Data Sufficiency

ieeyorei wrote:A certain jar contains only b black marbles, w white marble, and r red marble. If one marble is to be chosen at random from the jar, is the probability that the marble chosen will be red greater than the probability that the marble chosen will be white?

(1) r/(b + w) > w/(b + r)

(2) b-w > r

A [/spoiler]

There are quite a few ways to look at this problem, though it's actually based on an idea we encounter all the time in day to day life. I'll suggest two other approaches:

If you know the concept of 'odds' from probability (and from real life), then the first statement is clearly sufficient here. If you say that "the odds are 21 to 5 in favor of picking a consonant when you pick a random letter from the alphabet", that is just a ratio of the number of ways to pick a consonant to the number of ways to not pick a consonant. From those odds, we can see that the probability of picking a consonant is 21/26, and the probability of picking a vowel is 5/26.

That's what statement 1 is telling us: the odds of getting a red marble are better than the odds of getting a white marble (the fraction on the left is the ratio of red marbles to non-red marbles, while the fraction on the right is the ratio of white marbles to non-white marbles). If the odds are higher, the probability must be higher.

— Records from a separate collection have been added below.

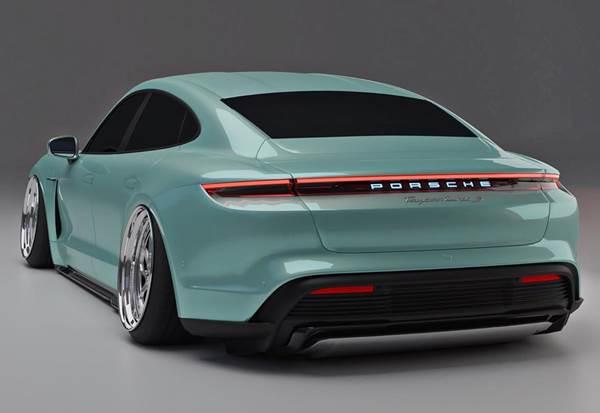 Porsche Taycan Stance rear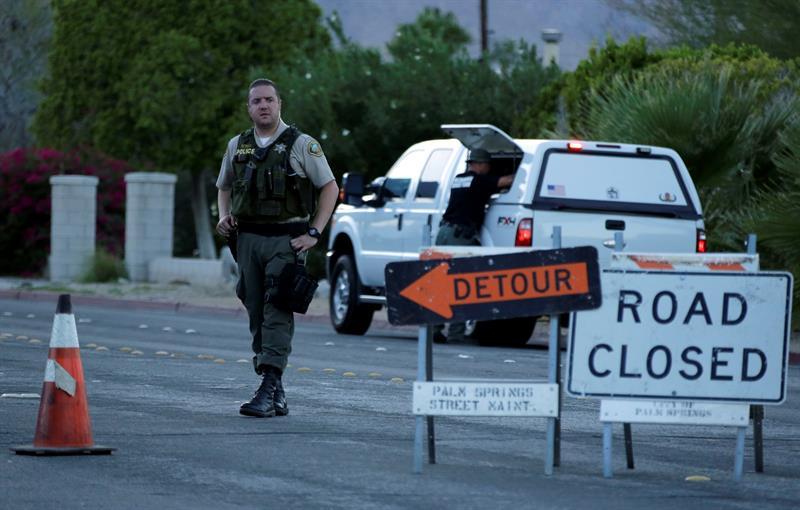Dos policías muertos y uno herido fue el saldo por el tiroteo en Palm Springs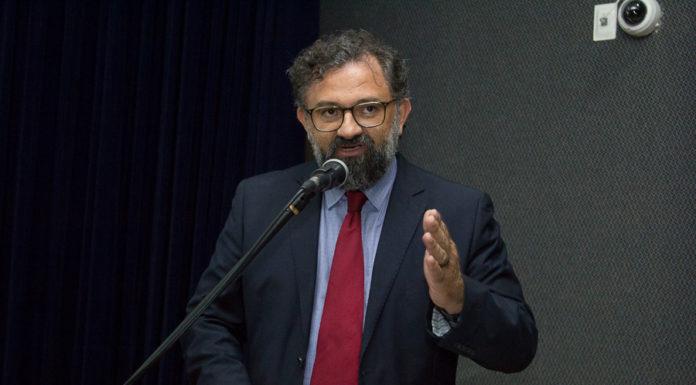 Jocélio Leal (2)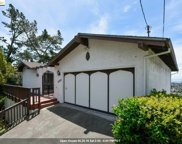 11753 Cranford Way, Oakland image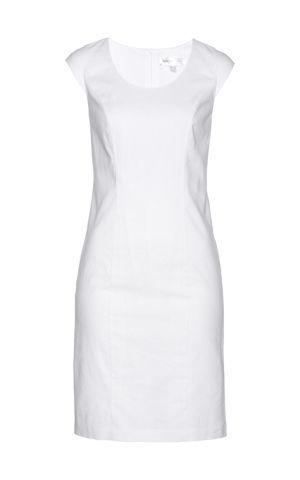 Plátené púzdrové šaty bonprix
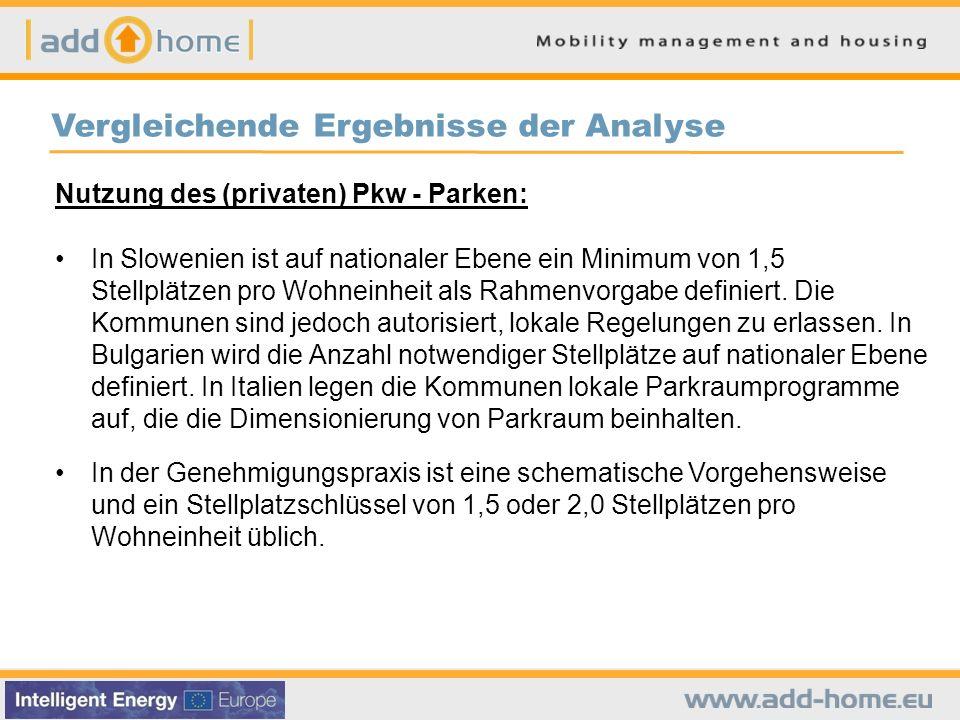 Vergleichende Ergebnisse der Analyse Nutzung des (privaten) Pkw - Parken: In Slowenien ist auf nationaler Ebene ein Minimum von 1,5 Stellplätzen pro W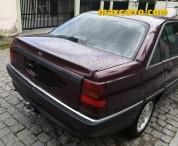 GM - Chevrolet Omega GLS 2.2 / 2.0 1993/1993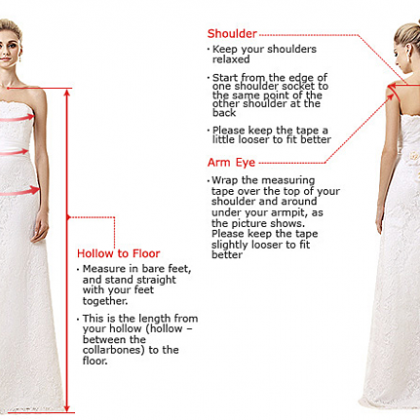Wedding Dress,Charming White Simple..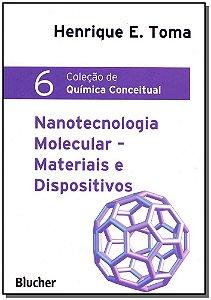 Química Conceitual - Vol. 06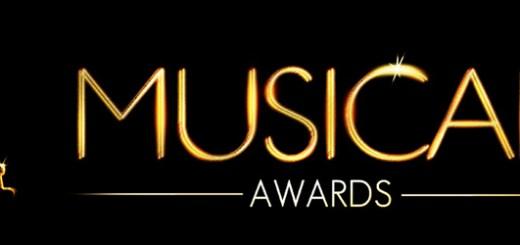 UA Musical Awards Gala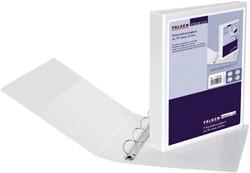 Presentatieringband Falken A4 4-rings D-mech 25mm wit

Alternatively, you could look at this abstractly. We don't need to rewrite the fractions at all. We know that:

r/(b + w) > w/(b + r)

and all of the letters represent positive quantities. We also know that if a fraction has *both* a larger numerator and a smaller denominator than another, it must be larger in value. Looking at the above inequality, it's impossible for w to be greater than r; if it were, then the fraction on the right would have both a larger numerator and a smaller denominator than the fraction on the left. So r must be greater than w (they can't be equal, if that inequality is true), which is all we need to know here.